By the time you read this, you’re gonna be wondering why I wrote this today, August 5th an hour and a half past noon in Manila; quarter after one, New York time.
It’s going to cross your mind when you’re alone, thinking about how your life had been for the past few years or so. You’ll remember me, I assume, because you always told me you’ll never forget me. So, automatically, when you feel pain in my memories, you’ll think of this letter I wrote in broad daylight–at a time when I really should be doing something else. You’ll also probably remember this when you’re at your favorite cafe because I will always assume that coffee will remind you of me. Or maybe at a bookstore, when you’re browsing through classics because I know you find it amusing for someone as cheery as me would love tragedies.
I bet you’ll remember this when you see vinyl records. Or rock music in general. You’ll probably recall this when American Idol airs or when you watch reruns. And I’m pretty sure you’ll remember this at the mention of Superman because you once told me I’ll always be your Lois Lane.

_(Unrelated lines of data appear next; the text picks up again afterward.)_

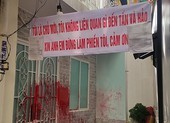 Căng băng rôn 'không liên quan nợ nần' vẫn bị tạt sơn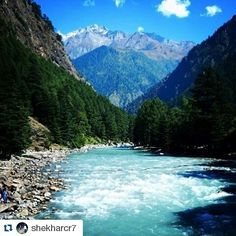 #Repost @shekharcr7 with @repostapp To get featured tag your posts with #talestreet Nature is the art of God :) #himachal #himachalpictures #_soi #soiwalks  #instahimachal #kasol #majestic #heaven #parvativalley #parvati #river #mountains #green #awesome #view #loveit #slrshot #exclusiveshot #peace #surge #travel #travelers #travelgram #igers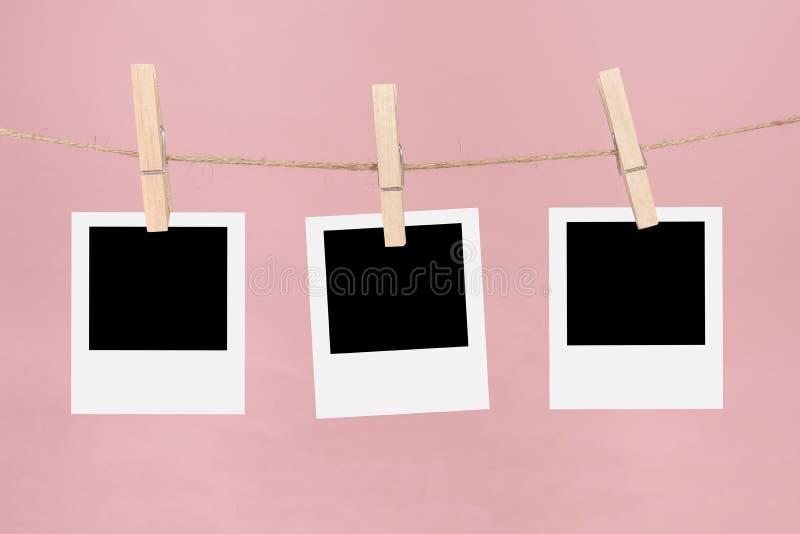 Bilderrahmen Wäscheleine wäscheleine mit leeren bilderrahmen und wäscheklammern auf einem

Except perhaps I never was.
And probably never will be.
Truth is, the words on this piece have long been written, memorized wholeheartedly. The words in this supposed-tale are words that my fingers have long itched to pen, something I have long kept unsung.
I was never the brave one, not the slightest brave that you always were. Although I have acted well on it, kept appearances. Covered a bruised heart with kind-hearted smiles. I was always the puzzle that needed to be figured out. That one puzzle you thought you’d solved but a closer look reveals a missing piece.
Yet, despite it all, you didn’t stop searching for that one piece that would finally complete me. You tried being that piece unknowingly, the piece simply doesn’t exist. Only one thing completes me and that’s a place somewhere 8, 000 miles away. There’s a huge chance that as you remember this, I might have found my way there, miles away. And I have found my puzzle piece on my own.
So, I write this today to say something I never had the courage to tell you; something I rarely say–something I try hard not to say. I don’t believe in saying this but with you, I feel like I need to.
For a lot of things, actually.
Things you don’t need to know about; things you know. I’m sorry for the things you lost; for the ones you gained but didn’t want. I’m sorry for the things you felt when you were with me–and best of all, I’m sorry for the things you didn’t.
I just want you to know and I hope you never forget, that just like you, I have reasons–not excuses–for the things I did and for the things I didn’t; for the things I can do and the things I can’t. For the things I gave and the things I didn’t.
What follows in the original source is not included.